Слух возвращается, тихая умиротворяющая боль в висках и странный бреньк не мешают различать голоса палаты.

Сколько длилось обморочное забытье?

«Меня на стол положили вскоре после бомбежки...» Чей это голос? Замполита? Да, его. Ведь майор Пестов толковал о чем-то с Василием Курочкой. Сколько же времени прошло после взрыва? Минута, две? Мгновение? Похоже, недолго, смысл разговора не затерялся, не распылен взрывом.

«Сердце у него бычье... еще воевать будет». Это о соседе слева. Кажется, Малыгин по фамилии.

Чтобы не тревожить тихую боль, не возбудить ее движением, Смыслов с величайшей осторожностью повернул голову и заметил, как при последних словах майора Пестова что-то живое оплеснуло исхудавшее лицо Малыгина.

Парень открыл окаймленные сизой тенью глаза, его взгляд неожиданно встретился со взглядом Смыслова. Малыгин и раньше нет-нет да поднимал веки, сумрачно вглядывался в окружающее, сейчас глаза были широко открыты, взгляд был свежим, принадлежал живой плоти.

Потянуло заговорить с ним, но землистые веки Малыгина сомкнулись, и обращенные к Смыслову черные провалы глазниц заставили внутренне поежиться.

Заснуть бы под мелодичный звон в голове, поспать до нового взрыва...

Не надо думать про взрыв, о чем-то другом надо. Или посчитать до ста, как мама учила: один белый слон, два белых слона, три белых слона... Сосчитать стадо в сто белых слонов...

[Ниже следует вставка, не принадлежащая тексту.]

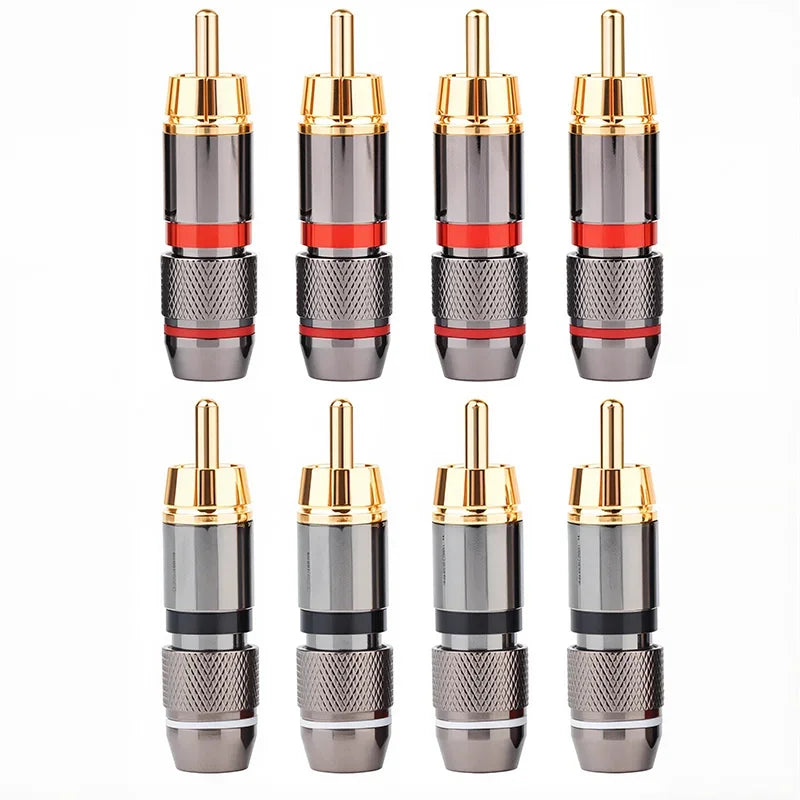 2/4/8Pcs Gold-Plated Musical Sound Plugs RCA Plug Jack Adapter RCA Connector for MIC Audio Video Speaker Cable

Смыслов все же заставил себя уснуть. Очнулся от нового взрыва, от боли в висках и затылке. Такой громкий, оглушающий взрыв — и никто не слышал? Даже чуткая Машенька? Сидит за своим столом, поглощенная сматыванием стираных бинтов. Бинты потеряли первозданную белизну, на них несмываемые следы чьих-то ран, йода, но, стерилизованные, скатанные в пухлые рулончики, они послужат еще и еще, пока не собьются в веревочки. Но и тогда их не выбросят, сгодятся, чтобы натянуть их на колышки для сушки белья.

Расторопно шевелятся пальчики Маши Кузиной, бежит к пальчикам пегая лента бинта. Внешне Машенька безучастна к палатному говору, но глаза выдают ее. То они грустят, то в них вспыхивают веселые блестки, а то и закрываются в торопливой стыдливости.

Побасенки же в палате прямо-таки не для девичьего ушка. Затеял разговор немного воспрянувший Василий. Курочка, потом инициативу перехватил Якухин, заметно раздобревший на сытных госпитальных харчах. Уж очень ему приглянулась откровенность Василия Федоровича про то, как он погуливал в довоенное беззаботное время, и самому стало невмоготу, так и подмывало потрепаться о всяком таком.